__Source records__:

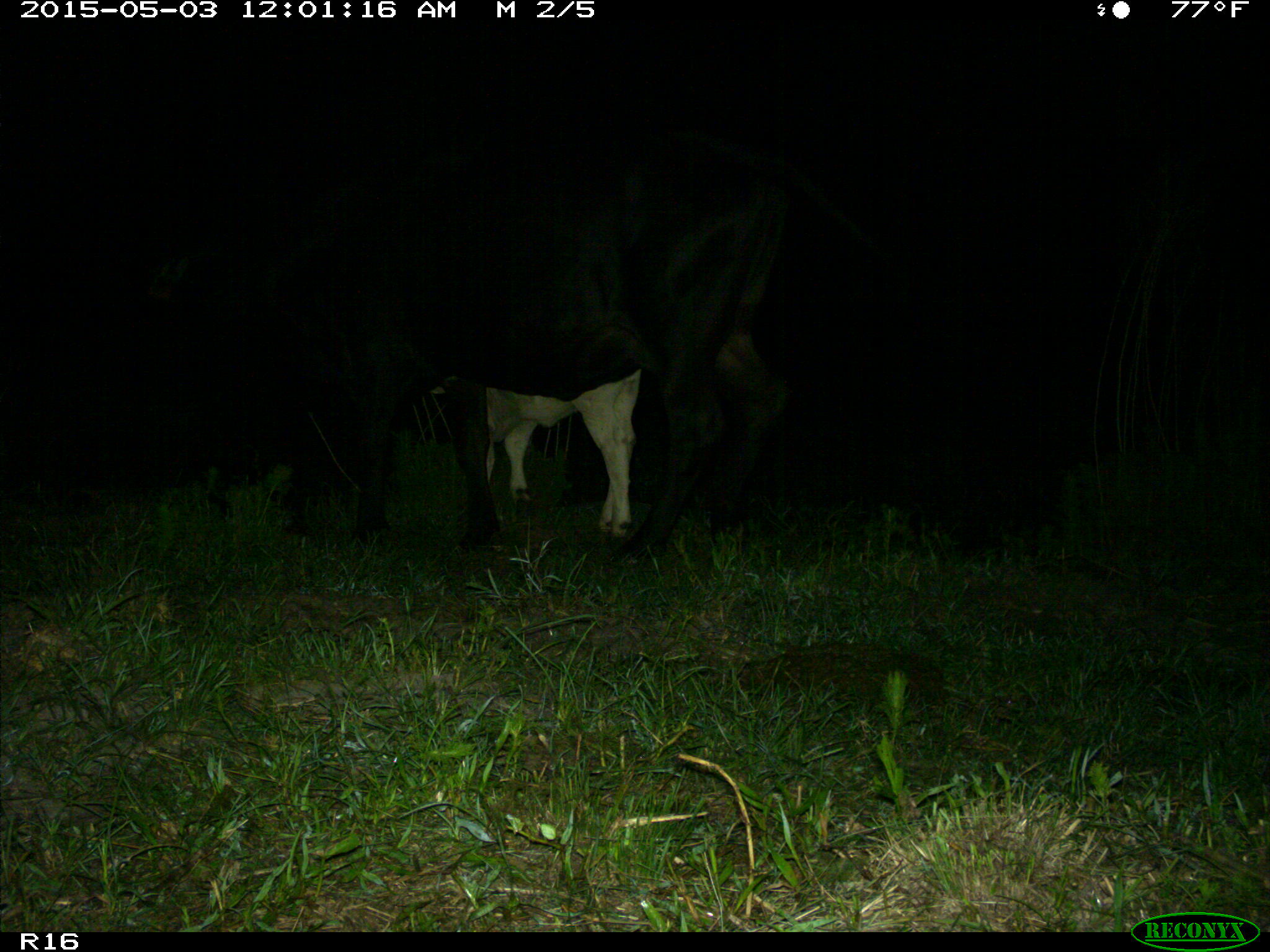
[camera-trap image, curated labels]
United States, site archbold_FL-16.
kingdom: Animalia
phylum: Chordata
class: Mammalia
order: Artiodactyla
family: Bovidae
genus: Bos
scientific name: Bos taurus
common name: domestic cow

__Work order__: Because only the text is wanted, copy each record above precisely and omit its pictures.

__Response below__:
[camera-trap image, curated labels]
United States, site archbold_FL-16.
kingdom: Animalia
phylum: Chordata
class: Mammalia
order: Artiodactyla
family: Bovidae
genus: Bos
scientific name: Bos taurus
common name: domestic cow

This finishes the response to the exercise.